|Volume 6: No. 29|
ABC's "happiness special" quoted researchers as saying that the Amish score consistently high on tests (or self-tests, such as choosing a smiley face). I mentioned this in TCC 6.28, citing religion and a community of joyful friends as likely causes. David Coombs points out that the strong genetic component of happiness -- about 50% in the general population, from studies of twins -- could also explain the Amish phenomenon. Adopting their ways might have no benefit for outsiders. [4/18/96.]

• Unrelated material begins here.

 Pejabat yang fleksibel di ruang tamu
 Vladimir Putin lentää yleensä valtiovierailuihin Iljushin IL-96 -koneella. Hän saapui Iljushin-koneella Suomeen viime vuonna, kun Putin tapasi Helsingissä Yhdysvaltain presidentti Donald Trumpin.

It's hard to pry truth from statistical data, and sometimes even harder from TV specials. Perhaps there are many happy cultures, of which only the Amish were profiled for TV. There are also many roads towards happiness, not just "Force a smile and get on with life." Most religions and many folk practices aim to comfort the afflicted, and the quotation books are full of advice for leading happy lives.
An interesting claim in the TV special was that the pursuit of earthly happiness by the masses is a rather new concept. Most of humanity has been concerned with getting through this "vale of tears" to reach happiness in an afterlife. Even today, people in many cultures are surprised when asked if they are happy; they have words for the concept, but haven't given it much thought. An over-simplification, I'm sure, but I've seen such a reaction [on TV] by a Japanese salaryman. Romance in marriage is likewise a peripheral concept in many cultures. We haven't developed a single artificial intelligence yet, but it may take a community of AIs to reason about divergent cultural frameworks.